__Extract__:
-- Begin --
Different approaches have been carried out for the analysis of the acoustic wave diffraction caused by multiple obstacles. These approaches are typically based on boundary element methods (BEMs) [1], parabolic equation methods [2], the geometrical/uniform theory of diffraction (GTD/UTD) [3,4,5,6,7,8] or empirical formulae [9]. Among such methods, the GTD/UTD offers reduced mathematical complexity by entirely explaining the problem of wave diffraction in terms of rays, thereby considerably shortening the computation time.

Keller published the GTD [10] about 60 years ago and it is accurate for most practical cases providing that the sound wavelength is smaller than the obstacle dimensions. However, this theory fails in the vicinity of shadow boundaries (e.g., when the source, obstacle and receiver lie within a straight line). This shortcoming was later solved by Kouyoumjian and Pathak [11] by the proposal of the UTD, whose formulation is also applicable at shadow and reflection boundaries. This formulation allows for the multiple diffraction of acoustic waves in such environments where a set of identical diffracting obstacles are evenly spaced and can be of special relevance (e.g., the rows of seats in common auditoriums or concert halls). In this sense, some of the authors of this study have recently published works [7,8] where two-dimensional (2D) UTD formulations for such types of environments have been presented.

On the other hand, the analysis of the acoustic diffraction caused by obstacles of arbitrary height and spacing can also be of great importance in many practical applications. In this sense, Pierce developed an asymptotic solution to solve the diffraction around a wedge or a wide barrier, which is based on the concepts of GTD [3], as well as an exact formulation together with Hadden for sound diffraction over screens and wedges [12]. Later, Kawai proposed a GTD/UTD solution based on Pierce’s formulation for the analysis of sound diffraction by a many-sided barrier or pillar [4]. Kim et al. presented a GTD-based solution for the study of multiple acoustic diffraction caused by multiple wedges, barriers and polygonal-like shapes [5]. Finally, Min and Qiu proposed a GTD method for analyzing sound diffraction around rigid, parallel, wide barriers [6].

Nevertheless, the main limitation of the above-mentioned works lies in the highly demanding computing requirements when a large number of obstacles is to be analyzed. Moreover, despite the widely different approaches and studies on multiple acoustic diffraction, to the best of the authors’ knowledge, there is not yet an accurate and general solution for multiple sound diffraction that can take into consideration obstacles with arbitrary modeling, height and spacing.
-- End --
__Data lines__:
-- Begin --
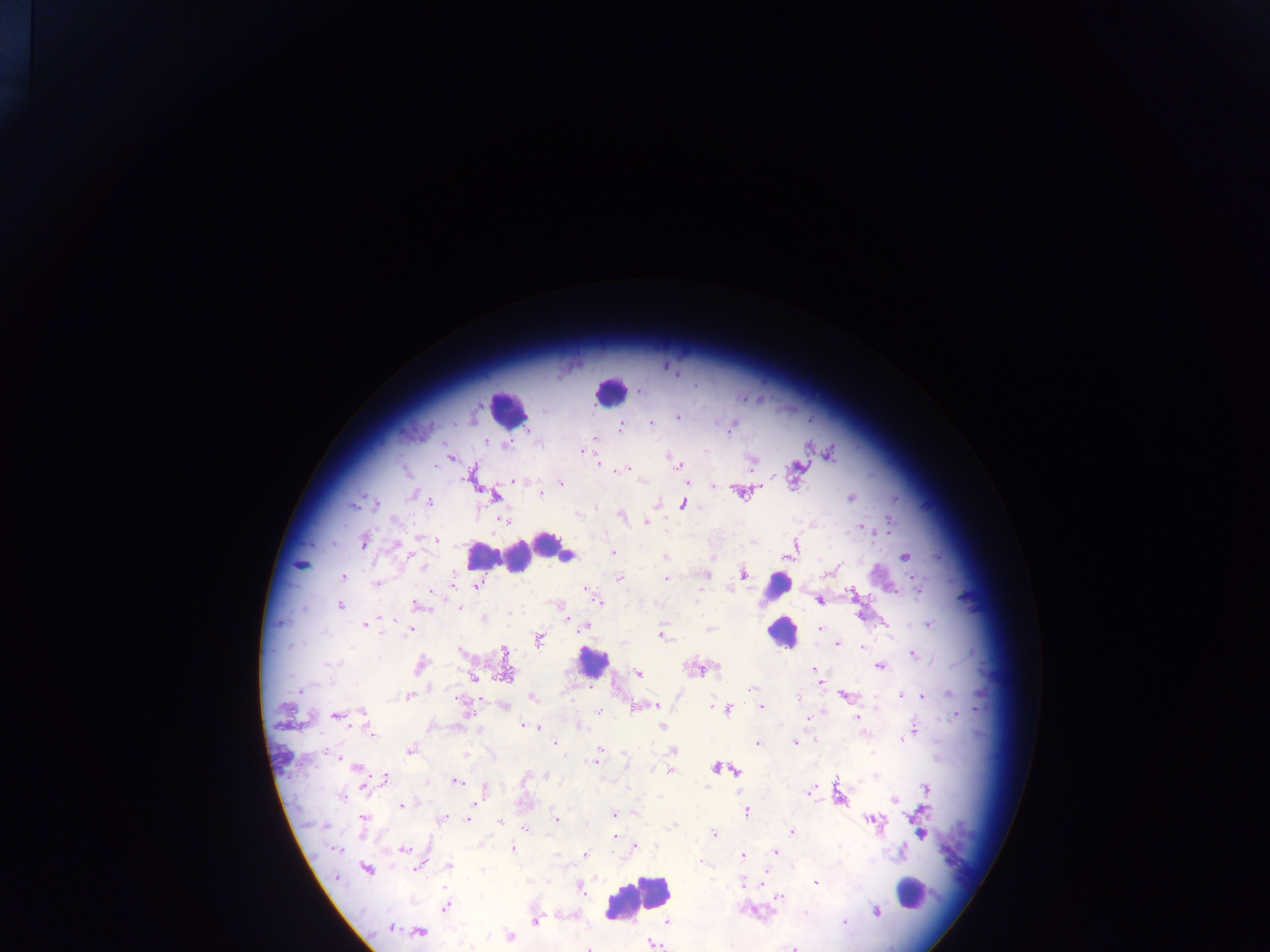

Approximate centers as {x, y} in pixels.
-- End --
__What to do__:
**A.** Answer from the acoustic diffraction extract:
(i) About how long ago did Keller publish the GTD?
(ii) Who proposed the UTD?
(iii) What did the GTD method of Min and Qiu analyze?
**B.** In the acoustic diffraction extract, turn the paragraph that opens "On the other hand, the analysis" into a list that keeps its main facts.
The data shown here were taken from a separate source.

__Exercise solutions__:
**A.**
(i) About 60 years ago.
(ii) Kouyoumjian and Pathak.
(iii) Sound diffraction around rigid, parallel, wide barriers.

**B.**
Diffraction by obstacles of arbitrary height and spacing matters in many practical applications. Work on it includes:
- Pierce: an asymptotic solution based on GTD concepts for diffraction around a wedge or wide barrier.
- Pierce and Hadden: an exact formulation for sound diffraction over screens and wedges.
- Kawai: a GTD/UTD solution based on Pierce's formulation for sound diffraction by a many-sided barrier or pillar.
- Kim et al.: a GTD-based solution for multiple diffraction by multiple wedges, barriers and polygonal-like shapes.
- Min and Qiu: a GTD method for sound diffraction around rigid, parallel, wide barriers.